Foi então que senti que Daniel ejaculava dentro de mim. Eu não esbocei reação e deu para ver que aquela não era sua intenção, pois parou um pouco e segurou o gemido. Só depois improvisou, como se estivesse cansado, e voltou a penetrar, fingindo que nada tinha acontecido.
Quando parou de meter, seu pau já não estava tão duro e ele se manteve de costas para a plateia, a fim de esconder a prova da infração. Daniel não me olhou nos olhos e eu me levantei e fui para o canto da sala, o mais afastado de todos para mostrar como minha voz era capaz de se impor. Recitei todo meu monólogo de uma forma ainda mais plena que na primeira vez. Pois daquela vez minha alma partilhava a de meu personagem. Meu corpo tinha sido violado eu fui capaz de sentir toda a sua solidão. Quando acabei, o salão explodiu em aplausos e então eu acordei e me lembrei de que tudo aquilo era um teste.
Olhei em volta, como quem acaba de despertar de um longo sonho. Meu professor me abraçou forte, Arlete veio me parabenizar, até alguns alunos que eu nunca tinha visto me cumprimentaram.
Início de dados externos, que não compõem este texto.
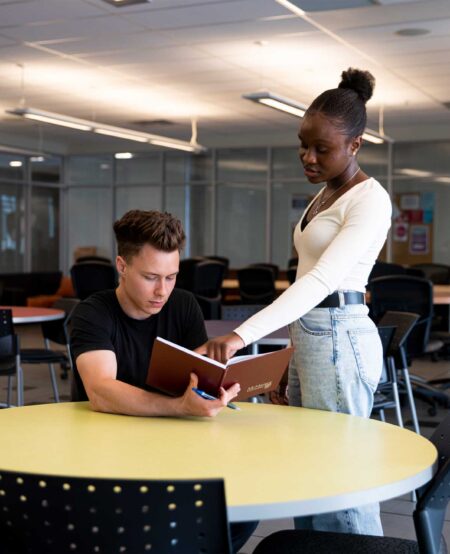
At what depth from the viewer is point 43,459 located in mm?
1725

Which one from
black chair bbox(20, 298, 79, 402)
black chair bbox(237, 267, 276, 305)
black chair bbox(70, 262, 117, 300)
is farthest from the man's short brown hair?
black chair bbox(237, 267, 276, 305)

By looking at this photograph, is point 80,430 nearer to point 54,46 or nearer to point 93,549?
point 93,549

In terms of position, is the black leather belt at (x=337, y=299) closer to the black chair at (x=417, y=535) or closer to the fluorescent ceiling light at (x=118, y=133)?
the black chair at (x=417, y=535)

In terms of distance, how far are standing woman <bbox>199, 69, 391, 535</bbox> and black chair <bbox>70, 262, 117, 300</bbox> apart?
283 inches

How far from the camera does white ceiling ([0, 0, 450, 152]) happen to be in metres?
6.57

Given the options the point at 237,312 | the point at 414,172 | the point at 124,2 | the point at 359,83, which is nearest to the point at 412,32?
the point at 124,2

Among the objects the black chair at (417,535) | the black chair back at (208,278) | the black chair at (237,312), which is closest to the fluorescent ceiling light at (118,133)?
the black chair back at (208,278)

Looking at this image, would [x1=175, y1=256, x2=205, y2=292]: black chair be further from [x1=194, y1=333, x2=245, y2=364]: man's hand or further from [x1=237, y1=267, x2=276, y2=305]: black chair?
[x1=194, y1=333, x2=245, y2=364]: man's hand

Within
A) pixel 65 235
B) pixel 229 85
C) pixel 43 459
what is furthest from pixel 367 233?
pixel 65 235

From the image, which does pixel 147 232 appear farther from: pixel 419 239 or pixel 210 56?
pixel 419 239

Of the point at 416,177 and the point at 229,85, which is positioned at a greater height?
the point at 229,85

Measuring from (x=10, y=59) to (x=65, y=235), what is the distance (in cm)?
751

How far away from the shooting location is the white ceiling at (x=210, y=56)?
259 inches

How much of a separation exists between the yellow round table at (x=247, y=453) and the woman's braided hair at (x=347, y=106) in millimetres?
772
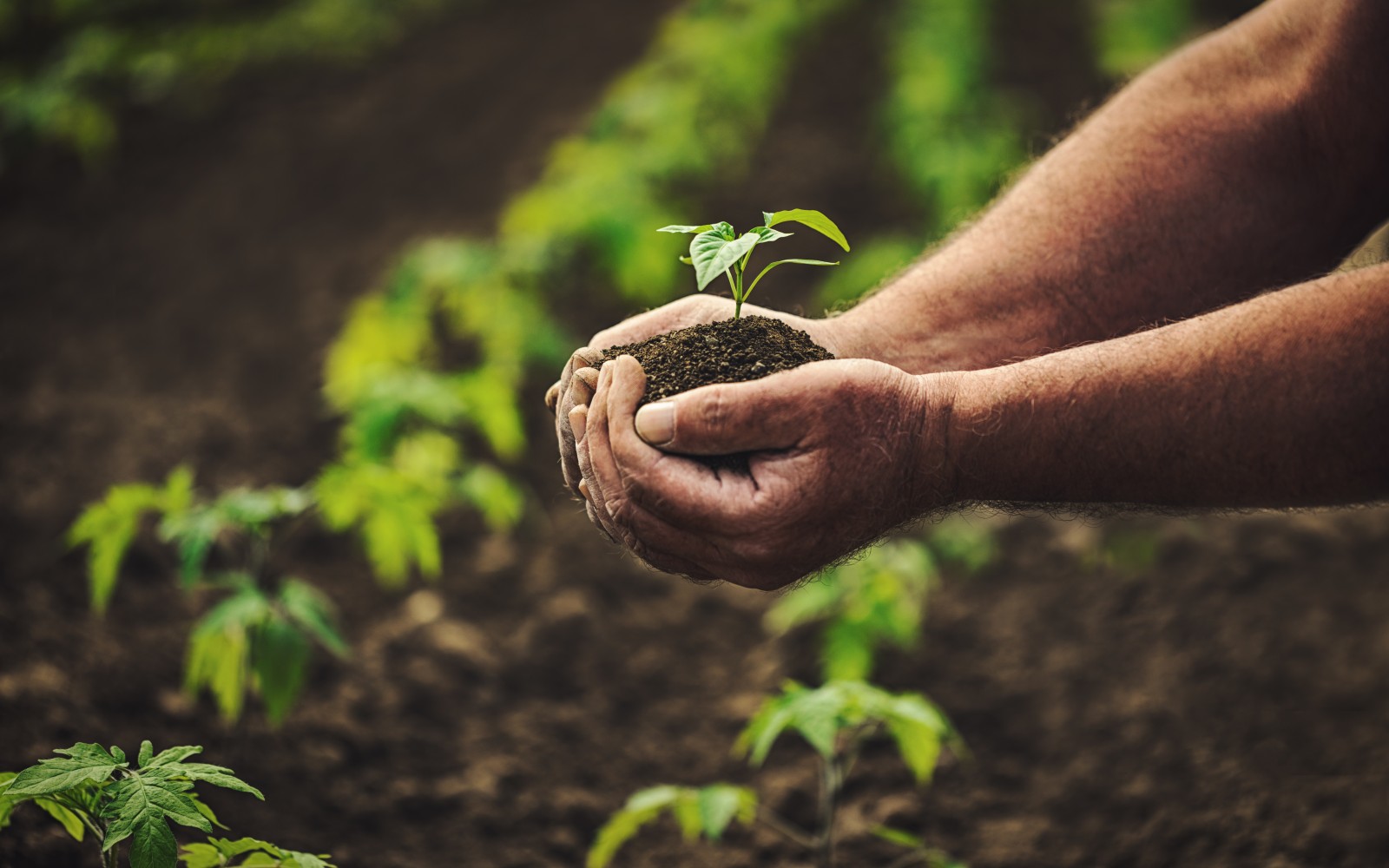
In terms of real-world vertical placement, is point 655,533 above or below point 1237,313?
below

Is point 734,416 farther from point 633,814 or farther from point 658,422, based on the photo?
point 633,814

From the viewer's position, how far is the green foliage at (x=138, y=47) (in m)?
6.05

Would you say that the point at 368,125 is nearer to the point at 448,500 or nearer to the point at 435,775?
the point at 448,500

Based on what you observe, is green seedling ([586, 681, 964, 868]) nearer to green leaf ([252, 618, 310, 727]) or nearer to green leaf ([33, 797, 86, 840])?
green leaf ([252, 618, 310, 727])

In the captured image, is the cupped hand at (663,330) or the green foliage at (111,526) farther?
the green foliage at (111,526)

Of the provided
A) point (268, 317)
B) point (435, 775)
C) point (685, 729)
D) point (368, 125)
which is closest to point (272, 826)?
point (435, 775)

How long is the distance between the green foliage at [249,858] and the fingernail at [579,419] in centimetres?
72

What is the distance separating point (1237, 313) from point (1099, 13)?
7963 mm

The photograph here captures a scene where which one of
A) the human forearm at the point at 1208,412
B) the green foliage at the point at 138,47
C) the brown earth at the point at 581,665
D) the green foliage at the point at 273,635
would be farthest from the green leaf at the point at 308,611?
the green foliage at the point at 138,47

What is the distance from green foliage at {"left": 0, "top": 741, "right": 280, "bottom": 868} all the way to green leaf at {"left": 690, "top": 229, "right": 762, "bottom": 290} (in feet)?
2.92

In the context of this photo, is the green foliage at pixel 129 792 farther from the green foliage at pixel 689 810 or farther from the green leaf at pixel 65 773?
the green foliage at pixel 689 810

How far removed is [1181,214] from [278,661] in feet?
6.73

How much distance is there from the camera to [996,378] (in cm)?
157

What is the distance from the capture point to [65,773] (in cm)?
133
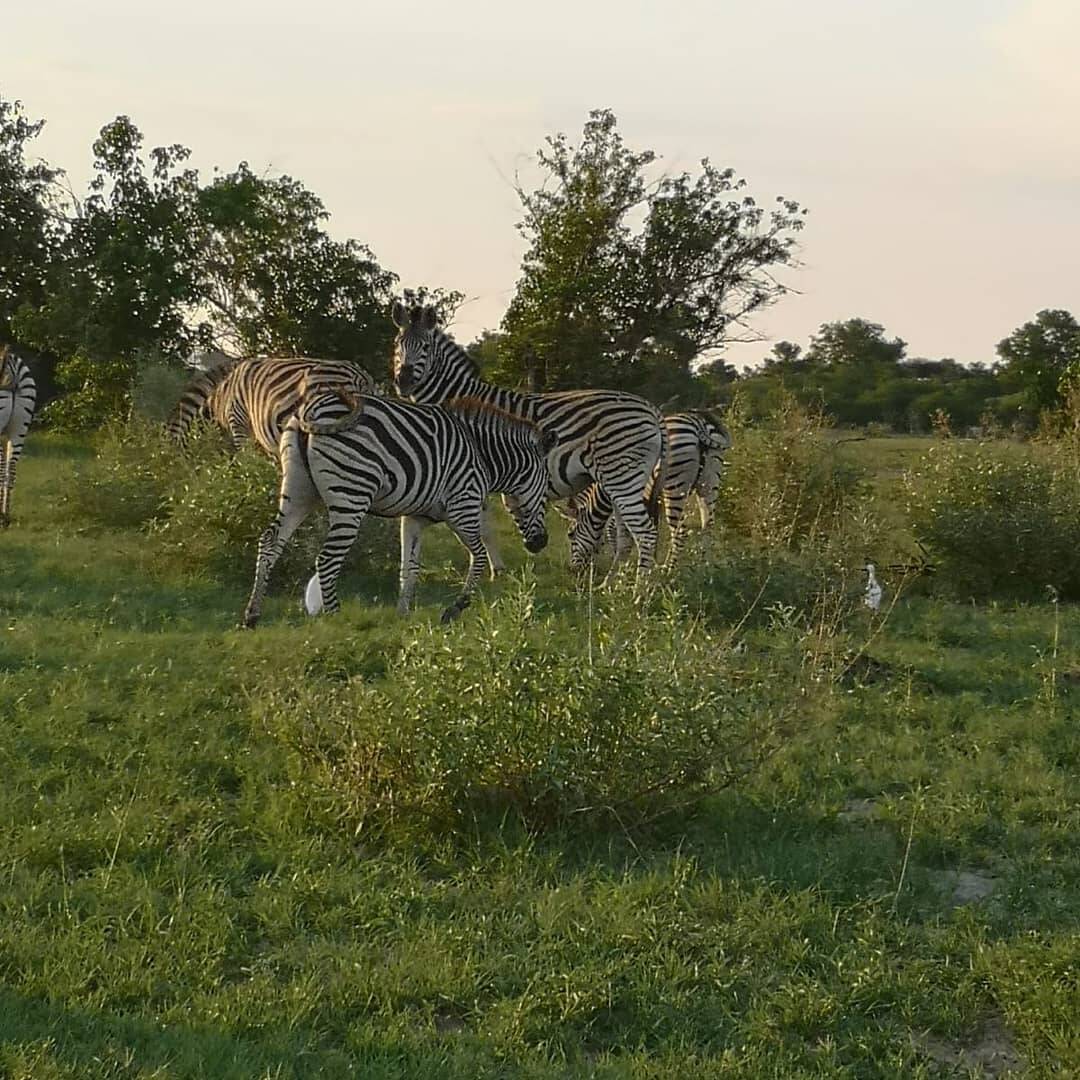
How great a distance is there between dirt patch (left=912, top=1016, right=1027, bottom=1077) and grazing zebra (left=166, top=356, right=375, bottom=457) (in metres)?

Só depois de passado o êxtase, me lembrei que ainda estava nu e me vesti.
Naquela tarde, após apresentados os atores selecionados, tivemos um pequeno coquetel. Lá, batemos um bom papo a respeito da peca e eu conheci os demais selecionados. Dois deles eram de minha escola, já os outros eu não conhecia.
O elenco seria composto de 5 atores. Eu (Claudio) Daniel (Ivan), Isaac (Lino) Pedro (Ian) e João Paulo (Guto).
Os demais seriam também inquilinos do albergue de Ivan. Resumindo, Guto seria o membro mais novo, alguém com quem Claudio teria forte envolvido e ajudaria muito no desenvolvimento de meu personagem. Guto era um garoto humilde, que havia escolhido o albergue como forma pragmática de economizar. Muito pé no chão e trabalhador, não se sujeitava as facilidades oferecidas por Ivan. Tal comportamento acabou por incomodar minha personagem, pois a maneira como ele resistia e não se vendia, acabavam por obrigar Cláudio a confrontar suas próprias escolhas de vida. Haveria um dialogo entre os dois muito intenso. Cláudio acusava Guto de ser acomodado, sem sonhos. Quando na verdade era difícil para ele ver alguém resistindo as fraquezas as quais ele já havia se entregado. Lino e Ian já eram moradores mais antigos. Trabalhavam com prostituição e ficavam no Albergue por conta das facilidades. Eles sabiam facilmente como reverter o jogo de Ivan a seu favor. Manipulavam ele, o seduziam, e muitas vezes conseguiam o que queriam sem precisar ir para as vias de fato. Tem uma cena, muito bem trabalhada, em que os dois embebedam Ivan, roubam seu dinheiro e no dia seguinte fazem o homem acreditar que a noite anterior havia sido ótima e que eles haviam se divertido muito. O que gostava na peça, além de sua brutalidade social, era a maneira como os personagens transitavam entre vícios e virtudes. Todos eram vilões e heróis dentro de suas próprias narrativas.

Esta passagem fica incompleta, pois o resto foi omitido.